Area of Interest Abdomen ; Imaging Technique Ultrasound, CT
Clinical History
The patient presented with body weakness, loss of appetite, dizziness and dyspnoea on effort. Her skin became dry and brown.
Laboratory blood tests showed anaemia, high values of ALT, AST, urea and creatinine.
Palpation showed hard and painless abdomen.
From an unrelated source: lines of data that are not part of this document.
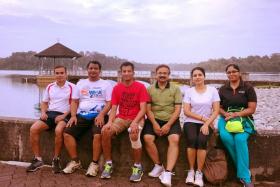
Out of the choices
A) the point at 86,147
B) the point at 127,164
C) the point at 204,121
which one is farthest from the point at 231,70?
the point at 86,147

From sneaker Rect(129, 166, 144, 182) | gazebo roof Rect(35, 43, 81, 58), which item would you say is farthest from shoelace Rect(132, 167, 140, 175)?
gazebo roof Rect(35, 43, 81, 58)

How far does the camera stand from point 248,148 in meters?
4.68

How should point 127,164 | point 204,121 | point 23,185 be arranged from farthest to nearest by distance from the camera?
point 127,164
point 204,121
point 23,185

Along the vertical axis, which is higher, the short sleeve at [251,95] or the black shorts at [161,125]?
the short sleeve at [251,95]

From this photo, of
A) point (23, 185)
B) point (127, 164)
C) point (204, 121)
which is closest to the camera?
point (23, 185)

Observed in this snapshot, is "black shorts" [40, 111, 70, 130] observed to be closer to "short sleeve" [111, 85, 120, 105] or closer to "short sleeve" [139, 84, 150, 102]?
"short sleeve" [111, 85, 120, 105]

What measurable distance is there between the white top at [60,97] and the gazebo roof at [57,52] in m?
35.5

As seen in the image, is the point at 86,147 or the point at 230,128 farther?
the point at 86,147

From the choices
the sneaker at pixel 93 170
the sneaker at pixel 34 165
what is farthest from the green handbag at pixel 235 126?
the sneaker at pixel 34 165

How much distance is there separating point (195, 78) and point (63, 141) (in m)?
2.13

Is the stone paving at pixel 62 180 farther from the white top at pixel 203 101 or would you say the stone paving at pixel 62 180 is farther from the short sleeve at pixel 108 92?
the short sleeve at pixel 108 92

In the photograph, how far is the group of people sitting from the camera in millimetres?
4402

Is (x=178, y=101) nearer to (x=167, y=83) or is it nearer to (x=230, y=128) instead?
(x=167, y=83)

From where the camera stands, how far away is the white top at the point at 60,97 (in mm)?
5164
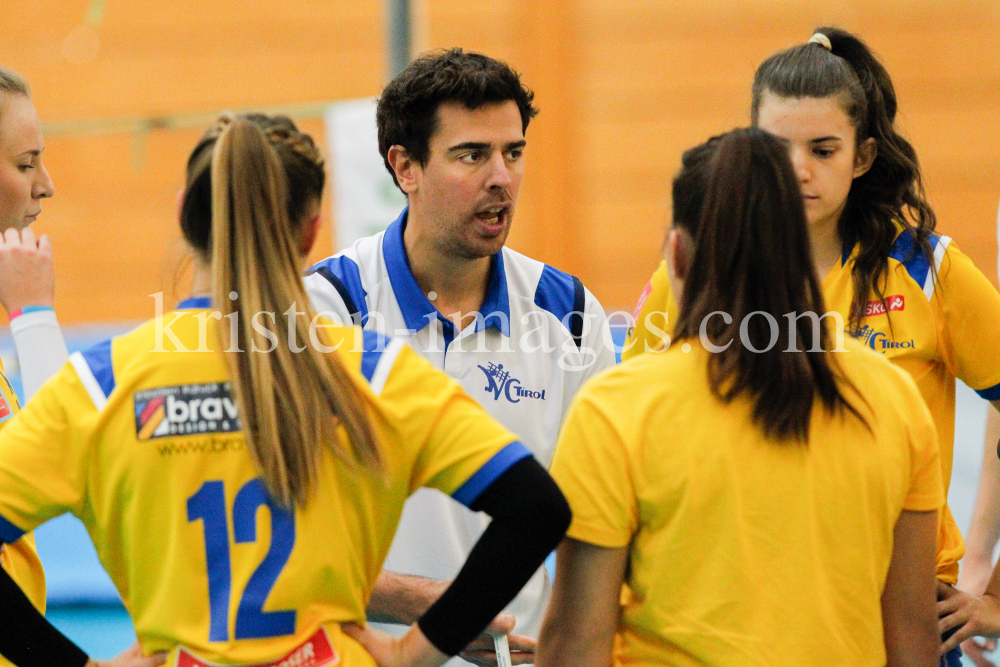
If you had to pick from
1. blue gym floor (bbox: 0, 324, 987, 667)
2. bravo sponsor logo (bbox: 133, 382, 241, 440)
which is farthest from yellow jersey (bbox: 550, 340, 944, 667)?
blue gym floor (bbox: 0, 324, 987, 667)

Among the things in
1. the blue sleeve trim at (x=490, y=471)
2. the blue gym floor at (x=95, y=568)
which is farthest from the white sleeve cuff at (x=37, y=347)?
the blue gym floor at (x=95, y=568)

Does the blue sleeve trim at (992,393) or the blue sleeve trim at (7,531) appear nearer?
the blue sleeve trim at (7,531)

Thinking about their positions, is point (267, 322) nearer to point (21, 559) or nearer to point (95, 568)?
point (21, 559)

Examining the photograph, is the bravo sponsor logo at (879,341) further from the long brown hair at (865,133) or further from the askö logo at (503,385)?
the askö logo at (503,385)

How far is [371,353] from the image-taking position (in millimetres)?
1456

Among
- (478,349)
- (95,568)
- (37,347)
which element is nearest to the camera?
(37,347)

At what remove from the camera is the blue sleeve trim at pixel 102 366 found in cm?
139

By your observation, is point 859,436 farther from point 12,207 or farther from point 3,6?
point 3,6

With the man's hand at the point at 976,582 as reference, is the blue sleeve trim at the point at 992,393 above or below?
above

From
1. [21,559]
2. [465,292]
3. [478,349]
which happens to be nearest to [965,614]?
[478,349]

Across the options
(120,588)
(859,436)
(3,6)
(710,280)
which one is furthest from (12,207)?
(3,6)

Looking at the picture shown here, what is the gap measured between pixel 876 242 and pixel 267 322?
134 cm

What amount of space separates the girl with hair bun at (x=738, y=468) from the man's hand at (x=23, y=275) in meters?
1.04

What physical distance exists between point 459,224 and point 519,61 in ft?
22.2
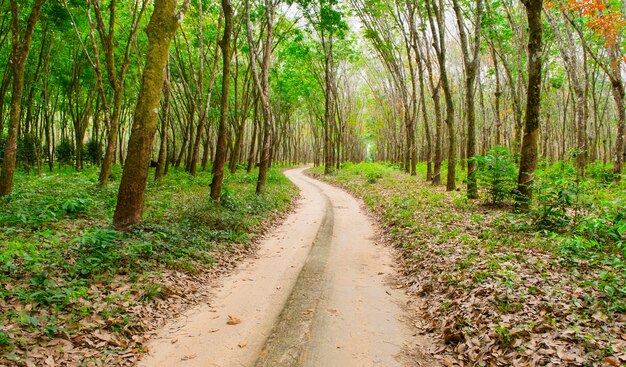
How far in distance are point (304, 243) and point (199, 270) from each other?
3220 millimetres

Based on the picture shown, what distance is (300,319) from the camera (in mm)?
5121

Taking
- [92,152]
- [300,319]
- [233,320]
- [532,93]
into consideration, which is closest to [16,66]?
[233,320]

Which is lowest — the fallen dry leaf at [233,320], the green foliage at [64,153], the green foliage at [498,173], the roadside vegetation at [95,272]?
the fallen dry leaf at [233,320]

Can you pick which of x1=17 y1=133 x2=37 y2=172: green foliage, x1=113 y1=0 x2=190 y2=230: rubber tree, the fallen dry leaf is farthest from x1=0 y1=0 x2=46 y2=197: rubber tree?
x1=17 y1=133 x2=37 y2=172: green foliage

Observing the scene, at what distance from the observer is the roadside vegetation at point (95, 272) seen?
13.6ft

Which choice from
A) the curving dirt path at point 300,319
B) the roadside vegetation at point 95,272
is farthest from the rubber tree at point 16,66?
the curving dirt path at point 300,319

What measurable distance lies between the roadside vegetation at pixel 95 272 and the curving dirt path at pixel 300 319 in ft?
1.78

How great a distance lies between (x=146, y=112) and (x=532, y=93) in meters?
9.13

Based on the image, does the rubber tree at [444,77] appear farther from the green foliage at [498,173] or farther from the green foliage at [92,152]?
the green foliage at [92,152]

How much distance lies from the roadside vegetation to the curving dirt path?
543 mm

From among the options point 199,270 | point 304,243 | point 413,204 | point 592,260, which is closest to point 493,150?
point 413,204

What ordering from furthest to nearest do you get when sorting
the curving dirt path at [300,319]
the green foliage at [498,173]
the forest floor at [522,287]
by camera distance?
the green foliage at [498,173] < the curving dirt path at [300,319] < the forest floor at [522,287]

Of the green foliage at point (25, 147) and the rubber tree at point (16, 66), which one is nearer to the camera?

During inspection the abdomen appeared like 8 months pregnant.
Imaging Findings
In US it was impossible to evaluate the liver size. Liver ultrasound appearance was nodular, heterogeneous and irregular from right to the left, from epigastrum to pelvis. The spleen was normal. Both kidneys were hyperechogenic. Minimal free liquid in cavity was present. Renal colour Doppler was not performed because the US machine of EMD does not have this option. For the same reason it was impossible to evaluate the portal system.
Creatinine level was 10 mg/dl. In our department we absolutely do not administer iodine CM at patients with creatinine level higher than 2.4 mg/dl (or creatinine clearence < 30 ml/min) so abdominal CT without CM was performed
In CT enormous heterogeneous nodular liver 37x30x22 cm was found and minimal free liquid, both kidneys appeared isointense to liver and the spleen was normal.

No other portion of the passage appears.